Looking for a light for my 13g tank 16x16x12. After speaking with niko I am not going to use a clip on cfl set up, like a macro glo. Because the tank is small I would like a 18in t5ho fixture but are there any good bulbs? Also there's a fish need it 70w hqi fixture for sale in the fourm. Would that light alone be enough? Looking for a glosso or hc carpet then dwarf hair grass and a few other types. It will have co2 and good substrate. Thanks in advance.

Stephen


----------



## tae2610 (Sep 9, 2009)

tank size 16*16*12. If I were you I will go with CFL


----------



## Michael (Jul 20, 2010)

I'm with TAE. I've used a single 26w 6500K spiral compact fluorescent over a 15 gallon tall and a normal 10 gallon with good results.

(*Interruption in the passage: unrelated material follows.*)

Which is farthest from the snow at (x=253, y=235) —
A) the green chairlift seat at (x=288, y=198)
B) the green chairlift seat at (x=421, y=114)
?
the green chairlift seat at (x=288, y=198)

A hint: these lamps produce a lot more light when mounted vertically rather than horizontally. As measured with a PAR meter, vertical position increases light output by 50% or more!


----------



## fishyjoe24 (May 18, 2010)

if you want to do a retro you could go with 18 inch 18w bulbs and they would be only 14 inches. I'd do a clip on light for the money man that's where it's at.


----------



## Stephen.scott (Apr 10, 2011)

I went with coralife 24in t5 fixture. Thanks for the input.


----------